◆ TASK STATEMENT ◆
Nothing in the entries may change when you repeat them, and no images may appear.
····················
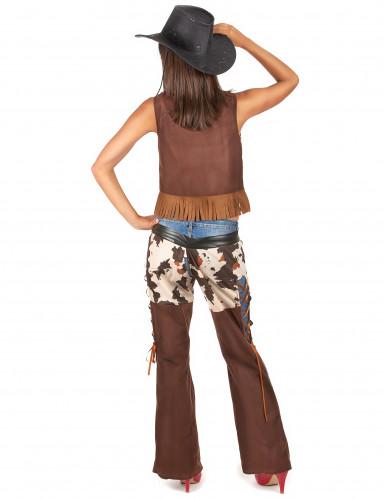 Déguisement cowgirl Femme-2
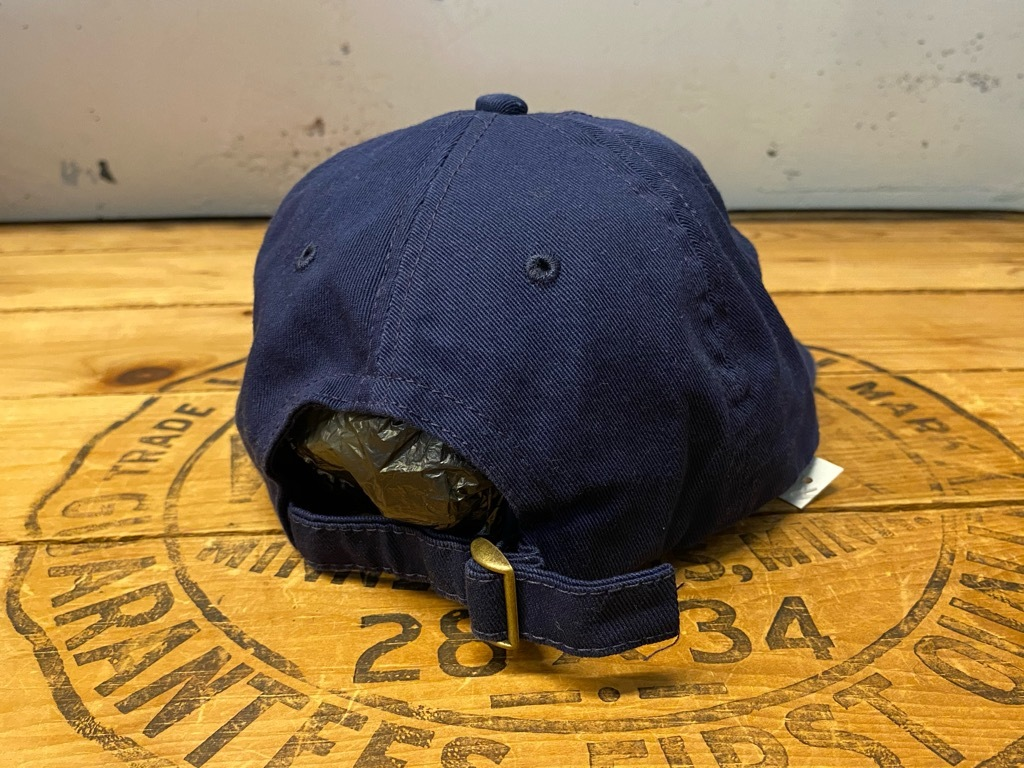 U.S.Made!Cap!!(マグネッツ大阪アメ村店)_c0078587_19293698.jpg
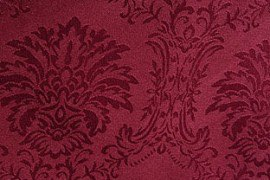 Wellington Damask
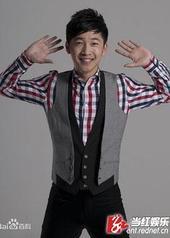 王乔 Qiao Wang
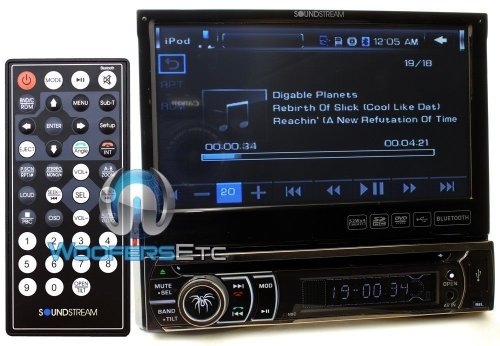 """Soundstream Vir-7832Bi 7"""" Lcd / Dvd Receiver With 32Gb Usb / Sd Inputs And Bluetooth"""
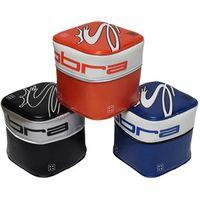 Cobra Colour Cube Headcover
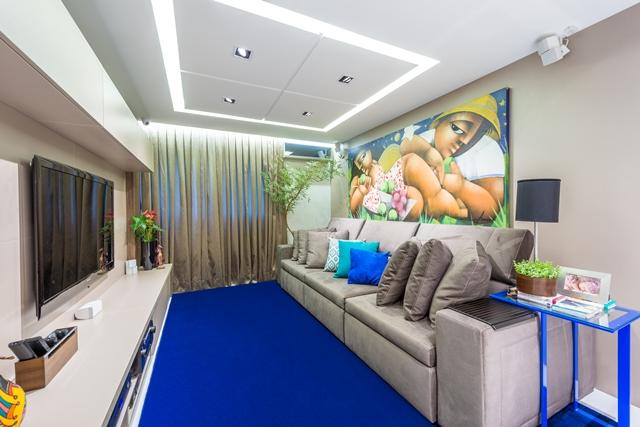 09-apartamento-em-florianopolis-tem-decor-classico-e-moderno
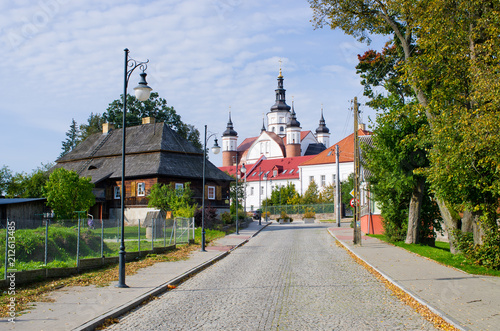 In de dag Historisch geb. Old monastery in Suprasl, Poland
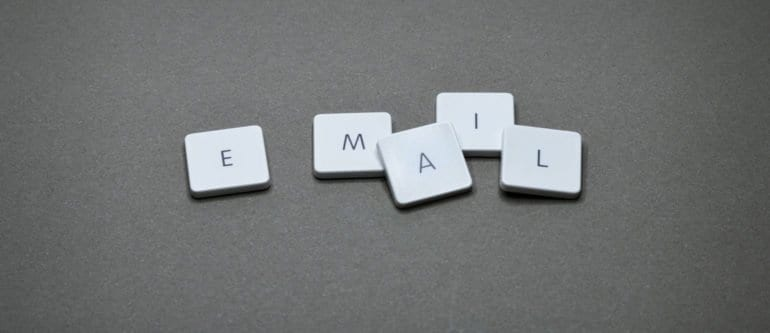 6 Tips for Effective Email Newsletter Marketing | PSM Marketing
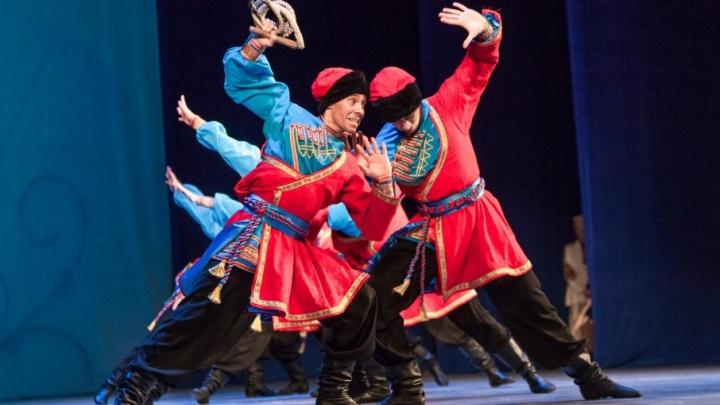Танцевали так, что искры летели: в Челябинске завершился фестиваль «Синегорье»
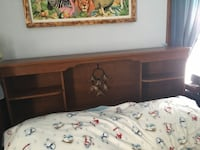 Brown wooden headboard with shelving Des Moines, 50316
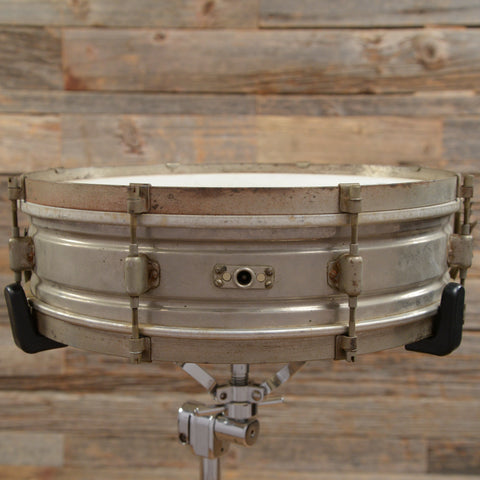 Leedy 4x15 Utility Model Nickel Over Brass Snare Drum Early 1930s USED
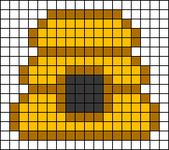 Alpha pattern #87755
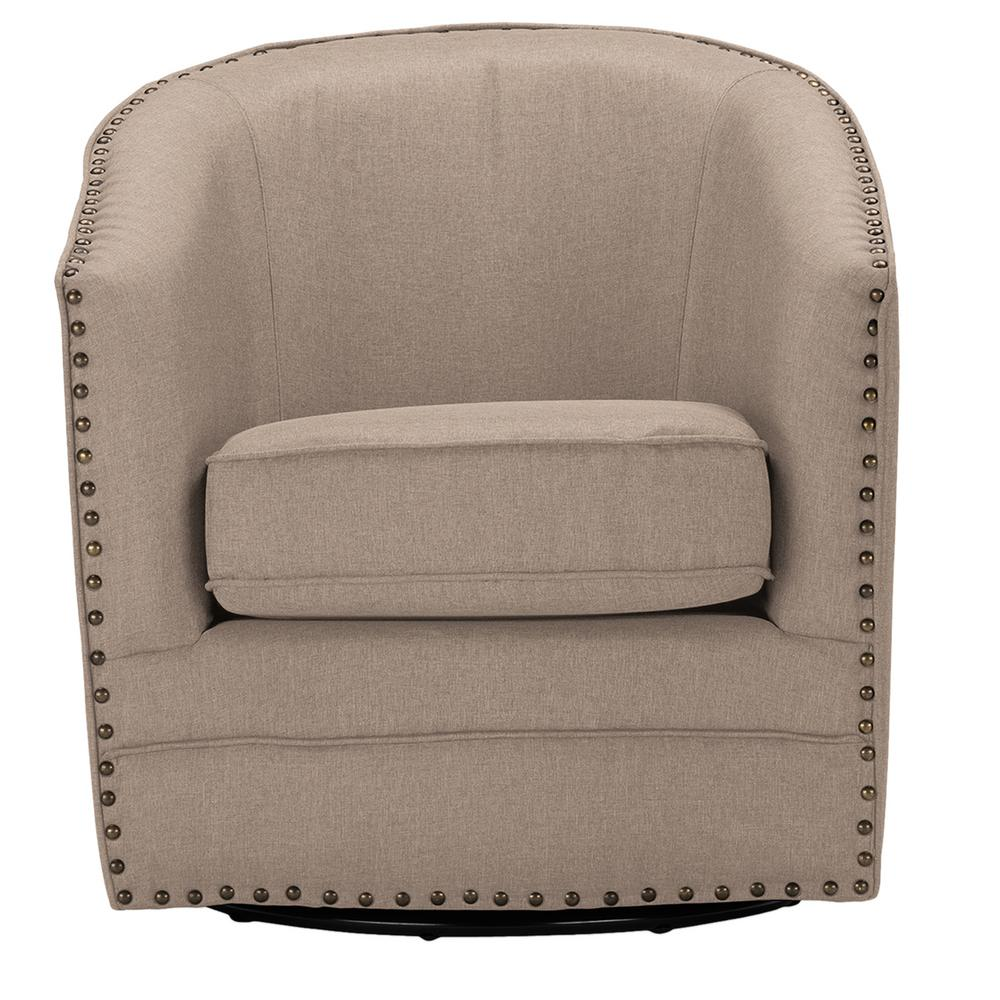 Porter Contemporary Beige Fabric Upholstered Accent Chair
····················
◆ EXERCISE OUTPUT ◆
 Déguisement cowgirl Femme-2
 U.S.Made!Cap!!(マグネッツ大阪アメ村店)_c0078587_19293698.jpg
 Wellington Damask
 王乔 Qiao Wang
 """Soundstream Vir-7832Bi 7"""" Lcd / Dvd Receiver With 32Gb Usb / Sd Inputs And Bluetooth"""
 Cobra Colour Cube Headcover
 09-apartamento-em-florianopolis-tem-decor-classico-e-moderno
 In de dag Historisch geb. Old monastery in Suprasl, Poland
 6 Tips for Effective Email Newsletter Marketing | PSM Marketing
Танцевали так, что искры летели: в Челябинске завершился фестиваль «Синегорье»
 Brown wooden headboard with shelving Des Moines, 50316
 Leedy 4x15 Utility Model Nickel Over Brass Snare Drum Early 1930s USED
 Alpha pattern #87755
 Porter Contemporary Beige Fabric Upholstered Accent Chair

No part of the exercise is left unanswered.